Monday, January 5, 2015

The Americans: The Colonial Experience. Book 2. Viewpoints and Institutions. Part 9: The Limits of American Science

Chapter 38.  Popular Science:  Astronomy for Everyone
  • popular science
    • greatest works of science might be understood by every body
    • ideal of self-made scientist
  • physical sciences
    • developed from technical foundation of professional learning of the past
    • American ideals led them to exaggeration and confusions
  • John Winthrop III (1714-1779)
    • accomplished astronomer
    • work not strikingly original
    • brilliant teacher but added little of his own
    • organized expedition to Newfoundland in 1761 for observation of the transit of Mars
      • first American astronomy expedition
      • first scientific expedition sponsored by college (Harvard)
  • David Rittenhouse (1732-1796)
    • seemed the American ideal of the undifferentiated man
    • with Franklin, offered by follow colonists as a champion against the greats of Europe
    • his career emphasized the narrowness of American science
    • leading surveyor of his day
      • led to justification of calling him Great American Astronomer
      • drew boundaries of more than half the 13 colonies
    • 1769 transit of Venus provided opportunity to establish respect for American science
      • passed out from exhaustion at zero hour
      • lucky guess produced from final figure close to actual distance from earth to sun
    • Orrery
      • working model of the solar system
      • principal claim to fame of Rittenhouse
      • welcomed as evidence that New World could compete with progress of Old

Chapter 39.  Naive Insights and Ingenious Devices:  Electricity
  • Great genius was needed to exploit naivete in a subject as cumulative as physics
  • Ben Franklin
    • meager knowledge in physical sciences
    • triumph of naivete over learning
    • not at home in Newton's mathematical world
    • amateur and non-academic frame of mind to his advantage
  • Electricity
    • where Franklin made his only physical discovery of lasting importance
    • had least history of all sciences in 17th and 18th centuries
    • Franklin's epochal assumption that all electricity was a single fluid.

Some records
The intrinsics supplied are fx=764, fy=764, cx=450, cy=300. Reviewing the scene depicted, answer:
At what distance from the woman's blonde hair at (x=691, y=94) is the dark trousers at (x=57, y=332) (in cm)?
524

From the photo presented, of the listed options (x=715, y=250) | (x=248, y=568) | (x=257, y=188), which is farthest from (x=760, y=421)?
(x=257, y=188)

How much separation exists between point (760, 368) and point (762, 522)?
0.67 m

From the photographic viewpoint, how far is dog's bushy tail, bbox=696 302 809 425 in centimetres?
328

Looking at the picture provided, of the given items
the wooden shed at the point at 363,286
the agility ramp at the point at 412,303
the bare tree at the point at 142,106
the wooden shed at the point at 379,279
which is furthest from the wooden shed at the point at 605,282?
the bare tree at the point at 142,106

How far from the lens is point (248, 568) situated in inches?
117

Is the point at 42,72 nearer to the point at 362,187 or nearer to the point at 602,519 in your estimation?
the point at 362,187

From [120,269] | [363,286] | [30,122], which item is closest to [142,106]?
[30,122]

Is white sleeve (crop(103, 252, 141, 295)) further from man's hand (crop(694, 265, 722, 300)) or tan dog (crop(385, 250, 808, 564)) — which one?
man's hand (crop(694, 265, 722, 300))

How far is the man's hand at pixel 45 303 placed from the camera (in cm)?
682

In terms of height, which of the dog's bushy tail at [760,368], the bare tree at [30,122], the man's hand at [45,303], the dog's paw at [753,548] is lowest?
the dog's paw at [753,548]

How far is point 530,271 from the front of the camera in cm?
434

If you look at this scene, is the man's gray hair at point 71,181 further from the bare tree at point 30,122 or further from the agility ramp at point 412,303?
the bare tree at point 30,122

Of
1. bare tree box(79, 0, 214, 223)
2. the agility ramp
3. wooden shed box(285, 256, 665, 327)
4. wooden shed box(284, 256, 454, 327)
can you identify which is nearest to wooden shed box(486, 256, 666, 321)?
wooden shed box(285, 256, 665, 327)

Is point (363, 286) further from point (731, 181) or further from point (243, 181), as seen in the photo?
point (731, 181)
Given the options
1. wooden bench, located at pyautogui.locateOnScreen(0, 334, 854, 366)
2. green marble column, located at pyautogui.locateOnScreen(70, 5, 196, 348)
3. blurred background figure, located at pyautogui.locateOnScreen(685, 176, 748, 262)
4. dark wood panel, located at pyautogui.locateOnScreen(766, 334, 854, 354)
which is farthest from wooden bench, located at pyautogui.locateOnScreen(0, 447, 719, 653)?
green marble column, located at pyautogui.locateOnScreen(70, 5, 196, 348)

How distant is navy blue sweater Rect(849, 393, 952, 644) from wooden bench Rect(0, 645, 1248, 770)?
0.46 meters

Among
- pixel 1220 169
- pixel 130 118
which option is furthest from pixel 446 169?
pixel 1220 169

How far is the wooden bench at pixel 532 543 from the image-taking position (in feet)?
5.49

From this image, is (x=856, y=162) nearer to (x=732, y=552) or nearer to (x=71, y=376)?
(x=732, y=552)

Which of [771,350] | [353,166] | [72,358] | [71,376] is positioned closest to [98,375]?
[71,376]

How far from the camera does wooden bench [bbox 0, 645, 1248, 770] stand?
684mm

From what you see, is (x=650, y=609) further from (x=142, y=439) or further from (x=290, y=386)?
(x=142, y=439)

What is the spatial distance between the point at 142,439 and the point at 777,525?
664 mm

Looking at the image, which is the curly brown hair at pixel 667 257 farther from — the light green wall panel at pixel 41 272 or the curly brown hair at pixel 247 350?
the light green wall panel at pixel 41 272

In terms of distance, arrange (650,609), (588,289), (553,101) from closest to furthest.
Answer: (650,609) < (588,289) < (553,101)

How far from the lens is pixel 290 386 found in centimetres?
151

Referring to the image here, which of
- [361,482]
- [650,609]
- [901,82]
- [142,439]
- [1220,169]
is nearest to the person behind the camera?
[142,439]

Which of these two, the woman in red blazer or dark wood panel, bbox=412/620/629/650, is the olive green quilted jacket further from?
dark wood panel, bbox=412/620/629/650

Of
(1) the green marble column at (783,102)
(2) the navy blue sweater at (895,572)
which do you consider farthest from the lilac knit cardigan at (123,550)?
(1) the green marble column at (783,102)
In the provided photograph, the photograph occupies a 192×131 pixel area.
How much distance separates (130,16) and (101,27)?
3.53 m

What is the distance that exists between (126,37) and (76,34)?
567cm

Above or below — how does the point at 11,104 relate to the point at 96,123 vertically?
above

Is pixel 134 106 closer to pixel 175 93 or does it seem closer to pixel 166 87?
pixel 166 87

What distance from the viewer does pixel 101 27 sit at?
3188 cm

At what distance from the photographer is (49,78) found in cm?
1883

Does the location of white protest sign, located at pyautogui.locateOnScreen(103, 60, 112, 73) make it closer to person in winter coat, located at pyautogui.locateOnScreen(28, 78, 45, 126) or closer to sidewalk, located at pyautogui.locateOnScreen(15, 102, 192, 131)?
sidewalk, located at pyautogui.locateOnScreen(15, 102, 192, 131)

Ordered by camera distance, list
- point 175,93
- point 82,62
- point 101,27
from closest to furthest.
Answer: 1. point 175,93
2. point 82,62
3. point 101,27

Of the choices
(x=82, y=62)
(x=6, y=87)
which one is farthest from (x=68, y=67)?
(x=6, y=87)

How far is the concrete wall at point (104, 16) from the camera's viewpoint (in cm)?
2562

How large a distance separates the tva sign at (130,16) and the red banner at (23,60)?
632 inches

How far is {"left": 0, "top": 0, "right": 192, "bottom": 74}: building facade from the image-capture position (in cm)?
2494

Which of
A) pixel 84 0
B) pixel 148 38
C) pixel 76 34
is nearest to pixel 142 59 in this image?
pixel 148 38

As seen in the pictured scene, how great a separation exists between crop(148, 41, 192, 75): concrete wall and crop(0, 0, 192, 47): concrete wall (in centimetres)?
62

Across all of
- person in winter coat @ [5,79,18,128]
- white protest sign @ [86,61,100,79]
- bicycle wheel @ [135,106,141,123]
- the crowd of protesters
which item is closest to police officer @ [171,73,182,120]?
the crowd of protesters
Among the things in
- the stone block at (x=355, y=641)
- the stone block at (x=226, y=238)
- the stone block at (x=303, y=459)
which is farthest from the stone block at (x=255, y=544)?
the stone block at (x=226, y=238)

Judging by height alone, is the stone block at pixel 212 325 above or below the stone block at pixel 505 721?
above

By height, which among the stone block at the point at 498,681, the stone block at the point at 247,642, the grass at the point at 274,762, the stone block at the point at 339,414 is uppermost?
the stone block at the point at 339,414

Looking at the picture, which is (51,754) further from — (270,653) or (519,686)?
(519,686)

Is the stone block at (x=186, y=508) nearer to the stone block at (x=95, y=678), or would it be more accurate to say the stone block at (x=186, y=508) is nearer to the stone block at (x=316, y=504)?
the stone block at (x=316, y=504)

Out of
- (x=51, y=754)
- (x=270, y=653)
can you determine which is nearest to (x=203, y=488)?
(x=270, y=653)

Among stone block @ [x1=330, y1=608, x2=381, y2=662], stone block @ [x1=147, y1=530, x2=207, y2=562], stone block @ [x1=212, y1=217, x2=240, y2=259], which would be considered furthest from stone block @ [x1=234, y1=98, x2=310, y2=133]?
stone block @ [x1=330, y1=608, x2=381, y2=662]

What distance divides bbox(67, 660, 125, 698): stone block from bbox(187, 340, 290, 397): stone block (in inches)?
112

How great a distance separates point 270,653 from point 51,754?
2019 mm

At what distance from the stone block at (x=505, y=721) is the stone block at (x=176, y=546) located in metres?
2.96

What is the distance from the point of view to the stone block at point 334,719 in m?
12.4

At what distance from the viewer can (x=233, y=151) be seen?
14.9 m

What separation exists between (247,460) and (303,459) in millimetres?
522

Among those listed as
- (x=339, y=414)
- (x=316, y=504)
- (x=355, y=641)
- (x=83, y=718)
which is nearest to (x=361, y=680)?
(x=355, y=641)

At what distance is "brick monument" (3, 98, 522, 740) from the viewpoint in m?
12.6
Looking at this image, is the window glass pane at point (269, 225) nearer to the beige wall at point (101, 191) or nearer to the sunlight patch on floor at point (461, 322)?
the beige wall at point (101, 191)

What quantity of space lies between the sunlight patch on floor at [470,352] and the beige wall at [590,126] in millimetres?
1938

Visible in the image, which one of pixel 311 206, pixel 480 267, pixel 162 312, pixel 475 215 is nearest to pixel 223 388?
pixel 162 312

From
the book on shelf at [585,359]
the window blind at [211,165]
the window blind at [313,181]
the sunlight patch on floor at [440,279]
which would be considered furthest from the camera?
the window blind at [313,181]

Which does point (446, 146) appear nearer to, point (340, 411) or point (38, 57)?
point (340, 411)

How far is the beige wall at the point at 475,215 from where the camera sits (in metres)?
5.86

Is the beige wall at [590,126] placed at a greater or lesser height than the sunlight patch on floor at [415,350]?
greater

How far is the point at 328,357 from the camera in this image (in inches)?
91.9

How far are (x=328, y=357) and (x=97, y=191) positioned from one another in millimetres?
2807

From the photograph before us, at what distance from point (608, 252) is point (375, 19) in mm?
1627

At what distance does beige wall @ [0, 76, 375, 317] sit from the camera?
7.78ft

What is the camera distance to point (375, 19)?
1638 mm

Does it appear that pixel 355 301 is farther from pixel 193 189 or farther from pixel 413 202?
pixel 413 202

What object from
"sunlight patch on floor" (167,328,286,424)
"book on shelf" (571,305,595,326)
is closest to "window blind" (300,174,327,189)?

EXERCISE INSTRUCTIONS:
1. Name every person mentioned in the notes.
2. Repeat the part of the notes that opens with the words containing "Chapter 39.  Naive" and closes with "a single fluid.", switching "naivete" to "innocence".
3. Sum up the notes in two sentences.
None of this work requires the rows.

ANSWER SET:
1. John Winthrop III, David Rittenhouse, Ben Franklin, Newton

2.
Chapter 39.  Naive Insights and Ingenious Devices:  Electricity
  • Great genius was needed to exploit innocence in a subject as cumulative as physics
  • Ben Franklin
    • meager knowledge in physical sciences
    • triumph of innocence over learning
    • not at home in Newton's mathematical world
    • amateur and non-academic frame of mind to his advantage
  • Electricity
    • where Franklin made his only physical discovery of lasting importance
    • had least history of all sciences in 17th and 18th centuries
    • Franklin's epochal assumption that all electricity was a single fluid.

3. The notes outline two chapters of The Americans: The Colonial Experience, one on popular science and astronomy and one on electricity. They cover the astronomers John Winthrop III and David Rittenhouse, whose orrery was his principal claim to fame, and Ben Franklin, who had meager knowledge of the physical sciences and made his only lasting physical discovery in electricity.